Texto del documento:
"Siempre pensamos que era niña. Tenía una cara muy delgadita y ojos bonitos pero muy
tristes. Era menudito (flaco) y permanecía casi siempre encerrado en su casa, con los demás
niños", recuerda
Claudia Martínez, quien vive en la casa contigua a la que albergó al niño en el
deprimido barrio El Progreso.
La vivienda es una rústica construcción de madera, con una baranda naranja y ubicada sobre un
riachuelo, por la cual José Crisanto Gómez, el albañil que recibió al menor, pagaba 110 mil pesos
(50 dólares) mensuales. A El Retiro se llega por lancha, a través del río Guaviare, o por una
carretera en mal estado que el Ejército vigila con recelo y por la que no se permite el tránsito
nocturno, ante el acecho de los rebeldes.
El clima es húmedo y la temperatura de 38 grados centígrados en promedio. En un
cuarto de 15 metros cuadrados dormían Gómez
-quien hoy cuenta con protección oficial ante amenazas de los rebeldes-, su esposa
Liliana
y cinco niños -según dijo éste a las autoridades-,
más Emmanuel. La otra habitación era la de Don Ramoncito, el anciano padre de
Liliana, de orígen indígena, que frecuentaba la plaza de mercado para pedir alimentos y algunas
yerbas con las que preparaba infusiones contra enfermedades que repartía a sus vecinos.
"Era una pura niña. No sabemos si esa fue la orden que le dio esa gente (la guerrilla) a
Crisanto para que nadie sospechara que se trataba del niño de la secuestrada pero igual, a nosotros
no nos cuadraba que fuese hijo suyo", señala Gregorio, conductor del único vehículo del
centro de atención médica. Igual percepción tiene el más veterano vigilante del centro de
salud,
Miguel quien recuerda que la familia de Gómez
"era muy buena cliente" de este hospital.
"No pasaba una semana sin que trajeran enfermo a alguno de los niños. Yo mismo muchas veces
les dejé pasar al servicio de urgencias sin carné del seguro (seguridad social) porque eran muy
pobres", comentó a la AFP.

Contenido del listado:
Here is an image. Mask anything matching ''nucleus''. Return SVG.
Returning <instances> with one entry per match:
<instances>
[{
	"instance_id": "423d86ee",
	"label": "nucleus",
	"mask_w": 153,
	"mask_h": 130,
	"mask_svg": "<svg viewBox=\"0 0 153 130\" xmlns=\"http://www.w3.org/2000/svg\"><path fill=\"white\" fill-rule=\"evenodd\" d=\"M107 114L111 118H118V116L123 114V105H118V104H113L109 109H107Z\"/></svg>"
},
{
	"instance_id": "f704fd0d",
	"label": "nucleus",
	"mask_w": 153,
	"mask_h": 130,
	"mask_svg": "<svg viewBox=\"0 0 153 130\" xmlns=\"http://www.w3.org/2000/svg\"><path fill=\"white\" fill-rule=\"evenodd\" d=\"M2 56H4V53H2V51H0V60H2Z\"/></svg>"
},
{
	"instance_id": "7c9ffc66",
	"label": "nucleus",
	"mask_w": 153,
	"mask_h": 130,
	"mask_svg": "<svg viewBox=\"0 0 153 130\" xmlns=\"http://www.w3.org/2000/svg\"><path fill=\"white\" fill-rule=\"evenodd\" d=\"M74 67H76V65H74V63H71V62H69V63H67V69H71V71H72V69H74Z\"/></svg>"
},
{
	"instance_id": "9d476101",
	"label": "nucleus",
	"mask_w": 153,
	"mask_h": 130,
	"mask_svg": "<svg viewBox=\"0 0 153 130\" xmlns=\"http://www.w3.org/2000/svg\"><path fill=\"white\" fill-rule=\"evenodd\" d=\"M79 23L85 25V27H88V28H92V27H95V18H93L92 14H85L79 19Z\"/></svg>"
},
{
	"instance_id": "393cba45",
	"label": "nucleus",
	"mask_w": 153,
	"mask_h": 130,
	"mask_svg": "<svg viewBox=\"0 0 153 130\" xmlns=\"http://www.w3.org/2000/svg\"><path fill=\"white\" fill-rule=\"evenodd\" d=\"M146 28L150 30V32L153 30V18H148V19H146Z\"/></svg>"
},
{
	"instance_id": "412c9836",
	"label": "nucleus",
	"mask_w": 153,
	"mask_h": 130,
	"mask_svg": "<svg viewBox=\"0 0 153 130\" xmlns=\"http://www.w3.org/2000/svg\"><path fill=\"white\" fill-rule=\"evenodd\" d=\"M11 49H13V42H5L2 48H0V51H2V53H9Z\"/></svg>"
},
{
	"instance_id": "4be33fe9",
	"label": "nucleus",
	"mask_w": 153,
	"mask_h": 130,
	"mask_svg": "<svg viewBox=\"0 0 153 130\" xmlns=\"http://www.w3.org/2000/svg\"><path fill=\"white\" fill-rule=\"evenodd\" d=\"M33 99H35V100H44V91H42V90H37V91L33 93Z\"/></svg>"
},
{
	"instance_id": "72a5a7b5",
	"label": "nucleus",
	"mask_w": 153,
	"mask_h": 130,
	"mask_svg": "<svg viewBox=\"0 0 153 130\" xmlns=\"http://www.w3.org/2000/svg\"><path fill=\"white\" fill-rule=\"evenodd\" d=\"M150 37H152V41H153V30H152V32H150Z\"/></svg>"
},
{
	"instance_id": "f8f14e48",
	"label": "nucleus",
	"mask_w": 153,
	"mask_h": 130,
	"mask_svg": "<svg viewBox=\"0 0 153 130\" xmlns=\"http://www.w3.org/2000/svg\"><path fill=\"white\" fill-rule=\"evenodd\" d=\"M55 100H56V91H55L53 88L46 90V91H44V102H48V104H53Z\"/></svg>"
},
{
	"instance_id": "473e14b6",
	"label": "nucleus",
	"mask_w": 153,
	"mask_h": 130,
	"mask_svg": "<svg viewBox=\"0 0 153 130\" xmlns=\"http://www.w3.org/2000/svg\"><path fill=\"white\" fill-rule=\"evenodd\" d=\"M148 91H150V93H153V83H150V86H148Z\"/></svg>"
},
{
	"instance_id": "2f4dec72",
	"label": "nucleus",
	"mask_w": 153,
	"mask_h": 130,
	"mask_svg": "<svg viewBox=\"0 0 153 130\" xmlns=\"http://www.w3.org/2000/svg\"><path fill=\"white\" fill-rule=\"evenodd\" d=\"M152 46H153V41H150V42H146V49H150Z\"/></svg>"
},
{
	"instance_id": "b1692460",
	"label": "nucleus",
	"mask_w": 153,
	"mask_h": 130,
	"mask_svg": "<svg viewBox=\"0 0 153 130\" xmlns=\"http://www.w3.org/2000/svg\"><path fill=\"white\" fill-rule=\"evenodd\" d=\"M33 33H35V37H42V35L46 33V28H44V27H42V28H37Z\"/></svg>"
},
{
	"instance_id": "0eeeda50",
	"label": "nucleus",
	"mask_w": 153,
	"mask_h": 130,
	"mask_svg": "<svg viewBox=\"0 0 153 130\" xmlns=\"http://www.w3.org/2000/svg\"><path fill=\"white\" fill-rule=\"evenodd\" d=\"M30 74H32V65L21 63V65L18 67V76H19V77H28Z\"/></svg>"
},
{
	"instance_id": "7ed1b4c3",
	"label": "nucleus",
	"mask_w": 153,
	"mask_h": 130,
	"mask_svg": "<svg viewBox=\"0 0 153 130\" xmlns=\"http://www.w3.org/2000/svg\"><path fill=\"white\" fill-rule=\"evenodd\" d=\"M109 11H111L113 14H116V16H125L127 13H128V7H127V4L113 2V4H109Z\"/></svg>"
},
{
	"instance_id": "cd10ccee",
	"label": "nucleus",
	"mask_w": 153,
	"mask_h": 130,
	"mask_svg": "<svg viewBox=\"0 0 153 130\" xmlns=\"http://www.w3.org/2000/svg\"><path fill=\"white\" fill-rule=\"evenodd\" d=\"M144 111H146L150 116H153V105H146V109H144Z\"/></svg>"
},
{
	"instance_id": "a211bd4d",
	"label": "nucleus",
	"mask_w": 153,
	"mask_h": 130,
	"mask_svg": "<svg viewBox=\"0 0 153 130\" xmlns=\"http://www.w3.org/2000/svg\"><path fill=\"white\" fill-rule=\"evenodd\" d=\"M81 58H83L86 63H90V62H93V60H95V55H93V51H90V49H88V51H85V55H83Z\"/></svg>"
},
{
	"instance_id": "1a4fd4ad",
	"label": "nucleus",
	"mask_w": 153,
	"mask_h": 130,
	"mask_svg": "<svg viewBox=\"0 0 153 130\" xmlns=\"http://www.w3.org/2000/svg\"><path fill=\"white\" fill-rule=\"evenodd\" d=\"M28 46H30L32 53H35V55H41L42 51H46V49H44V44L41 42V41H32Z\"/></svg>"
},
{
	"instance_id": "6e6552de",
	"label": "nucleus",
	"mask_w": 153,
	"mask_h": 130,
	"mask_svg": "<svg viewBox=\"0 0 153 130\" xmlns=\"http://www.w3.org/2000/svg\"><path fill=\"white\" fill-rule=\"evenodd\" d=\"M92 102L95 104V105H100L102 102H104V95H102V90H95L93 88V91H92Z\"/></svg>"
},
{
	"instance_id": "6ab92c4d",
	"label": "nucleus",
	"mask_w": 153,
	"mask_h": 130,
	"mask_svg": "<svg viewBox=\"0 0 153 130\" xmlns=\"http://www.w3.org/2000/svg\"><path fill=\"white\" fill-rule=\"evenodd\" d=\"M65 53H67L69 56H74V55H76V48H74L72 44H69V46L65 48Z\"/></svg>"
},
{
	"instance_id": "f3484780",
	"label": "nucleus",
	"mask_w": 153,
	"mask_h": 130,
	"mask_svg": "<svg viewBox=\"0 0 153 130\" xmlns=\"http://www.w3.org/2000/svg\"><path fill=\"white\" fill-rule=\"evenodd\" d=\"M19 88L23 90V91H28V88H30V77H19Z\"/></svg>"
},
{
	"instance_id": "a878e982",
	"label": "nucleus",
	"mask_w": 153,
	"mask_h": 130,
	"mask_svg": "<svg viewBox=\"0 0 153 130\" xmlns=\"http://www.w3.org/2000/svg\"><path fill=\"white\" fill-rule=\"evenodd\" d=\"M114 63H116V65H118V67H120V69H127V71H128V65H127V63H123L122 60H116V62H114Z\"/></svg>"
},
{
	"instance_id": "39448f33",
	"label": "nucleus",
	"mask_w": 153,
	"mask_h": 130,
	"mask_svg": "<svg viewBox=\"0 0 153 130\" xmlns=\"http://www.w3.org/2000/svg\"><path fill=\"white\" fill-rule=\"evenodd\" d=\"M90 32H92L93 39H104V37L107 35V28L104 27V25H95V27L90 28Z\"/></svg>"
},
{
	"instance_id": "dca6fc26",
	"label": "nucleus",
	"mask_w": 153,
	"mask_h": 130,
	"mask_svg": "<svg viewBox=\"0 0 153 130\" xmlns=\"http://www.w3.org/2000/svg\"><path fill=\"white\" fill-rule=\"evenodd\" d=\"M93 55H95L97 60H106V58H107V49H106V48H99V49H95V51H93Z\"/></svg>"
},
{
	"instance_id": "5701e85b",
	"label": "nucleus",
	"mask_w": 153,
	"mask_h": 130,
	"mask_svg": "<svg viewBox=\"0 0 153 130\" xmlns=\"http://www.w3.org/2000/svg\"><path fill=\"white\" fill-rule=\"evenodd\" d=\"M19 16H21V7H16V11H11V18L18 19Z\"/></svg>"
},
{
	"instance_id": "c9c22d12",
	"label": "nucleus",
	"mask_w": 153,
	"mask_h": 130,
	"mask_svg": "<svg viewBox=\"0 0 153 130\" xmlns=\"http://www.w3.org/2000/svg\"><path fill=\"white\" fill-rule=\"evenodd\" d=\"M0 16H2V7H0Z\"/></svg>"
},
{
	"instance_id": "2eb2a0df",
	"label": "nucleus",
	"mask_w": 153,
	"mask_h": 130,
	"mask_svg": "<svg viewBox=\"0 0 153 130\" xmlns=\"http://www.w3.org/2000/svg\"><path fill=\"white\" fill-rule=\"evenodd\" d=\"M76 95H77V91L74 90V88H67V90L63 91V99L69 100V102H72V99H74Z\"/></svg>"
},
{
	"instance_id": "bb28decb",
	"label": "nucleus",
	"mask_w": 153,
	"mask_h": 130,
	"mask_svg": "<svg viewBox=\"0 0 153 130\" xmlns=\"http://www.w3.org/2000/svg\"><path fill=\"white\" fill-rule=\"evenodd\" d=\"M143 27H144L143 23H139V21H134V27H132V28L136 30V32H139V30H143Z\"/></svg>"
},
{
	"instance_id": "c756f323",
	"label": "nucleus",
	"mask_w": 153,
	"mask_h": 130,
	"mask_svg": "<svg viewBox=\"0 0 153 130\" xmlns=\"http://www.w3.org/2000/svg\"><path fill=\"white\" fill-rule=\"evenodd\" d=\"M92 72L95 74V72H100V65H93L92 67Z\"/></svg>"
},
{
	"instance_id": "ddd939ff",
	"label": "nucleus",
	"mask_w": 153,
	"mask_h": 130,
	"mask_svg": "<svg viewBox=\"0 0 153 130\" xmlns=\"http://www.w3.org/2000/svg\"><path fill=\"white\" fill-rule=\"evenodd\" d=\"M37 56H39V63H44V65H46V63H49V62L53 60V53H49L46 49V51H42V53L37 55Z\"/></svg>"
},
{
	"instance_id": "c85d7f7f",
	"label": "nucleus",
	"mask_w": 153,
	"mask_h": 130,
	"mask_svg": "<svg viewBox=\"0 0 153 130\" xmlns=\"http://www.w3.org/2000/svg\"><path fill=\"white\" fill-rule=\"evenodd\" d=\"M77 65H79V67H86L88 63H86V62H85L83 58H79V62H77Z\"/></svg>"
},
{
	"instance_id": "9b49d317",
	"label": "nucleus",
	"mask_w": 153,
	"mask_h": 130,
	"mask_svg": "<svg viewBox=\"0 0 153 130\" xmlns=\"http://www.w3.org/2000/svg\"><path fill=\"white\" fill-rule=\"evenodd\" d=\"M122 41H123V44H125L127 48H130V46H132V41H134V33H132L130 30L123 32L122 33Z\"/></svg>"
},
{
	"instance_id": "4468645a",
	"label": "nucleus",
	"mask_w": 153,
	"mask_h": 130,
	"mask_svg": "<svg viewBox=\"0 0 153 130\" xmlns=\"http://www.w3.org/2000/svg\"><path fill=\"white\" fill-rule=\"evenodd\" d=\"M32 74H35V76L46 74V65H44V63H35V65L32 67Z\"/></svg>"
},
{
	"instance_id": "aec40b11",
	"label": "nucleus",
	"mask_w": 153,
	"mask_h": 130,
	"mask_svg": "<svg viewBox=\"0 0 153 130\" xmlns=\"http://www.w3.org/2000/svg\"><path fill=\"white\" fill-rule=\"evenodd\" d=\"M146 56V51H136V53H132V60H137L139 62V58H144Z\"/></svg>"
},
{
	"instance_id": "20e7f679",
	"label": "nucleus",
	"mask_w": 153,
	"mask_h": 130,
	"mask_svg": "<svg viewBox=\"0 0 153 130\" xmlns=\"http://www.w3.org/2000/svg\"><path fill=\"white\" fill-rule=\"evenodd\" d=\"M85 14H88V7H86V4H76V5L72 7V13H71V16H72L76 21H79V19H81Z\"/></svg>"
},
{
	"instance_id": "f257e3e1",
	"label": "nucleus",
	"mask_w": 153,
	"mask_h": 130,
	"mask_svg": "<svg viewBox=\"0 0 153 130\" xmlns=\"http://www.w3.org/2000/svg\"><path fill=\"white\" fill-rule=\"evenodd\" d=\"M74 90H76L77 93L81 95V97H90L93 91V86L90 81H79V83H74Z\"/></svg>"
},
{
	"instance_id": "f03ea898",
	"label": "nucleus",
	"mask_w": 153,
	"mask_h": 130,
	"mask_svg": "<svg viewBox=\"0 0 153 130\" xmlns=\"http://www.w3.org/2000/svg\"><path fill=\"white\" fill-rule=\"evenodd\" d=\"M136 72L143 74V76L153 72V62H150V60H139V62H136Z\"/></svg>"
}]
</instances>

Enunciado: Sigue con la crónica sobre el niño Emmanuel en El Retiro a partir de donde termina. El listado viene de otra fuente.

Resultado del ejercicio:
Según el médico
Andrés Artunduaga, encargado del centro hospitalario, la historia clínica del niñoJuan David Gómez Tapiero (nombre con que Gómez registró a Emmanuel) registra que
lo llevó el 16 de junio del año 2005 a las 7 de la noche presentando
desnutrición severa. Y aquí duró sólo una hora.
"El niño llegó con desnutrición severa y con una fractura en su brazo izquierdo. Por
protocolo médico siempre que un infante menor de un año de edad presenta fracturas sospechamos que
se trata de maltrato infantil y lo remitimos al hospital de San José porque no contábamos con los
equipos médicos para constatar o negar esa teoría", señaló.
En San José, capital del Guaviare, lo atendió el médico Alfredo Barragán quien luego de
examinarlo dio cuenta al estatal Instituto Colombiano de Bienestar Familiar,
que le retiró la custodia del menor a Gómez. El pequeño Emmanuel, de tres años y
medio, es hijo de Clara Rojas, secuestrada por las FARC en febrero de 2002 junto a la candidata
presidencial colombo-francesa Ingrid Betancourt. El viernes las FARC admitieron que luego de haber
prometido entregar a Emmanuel al presidente venezolano Hugo Chávez,
no lo tenían en su poder. Lo hicieron después que las autoridades colombianas
revelaran el resultado de una prueba de ADN practicada al menor y confrontada con material de su
abuela y su tío, que evidenció una estrecha relación genética entre ellos.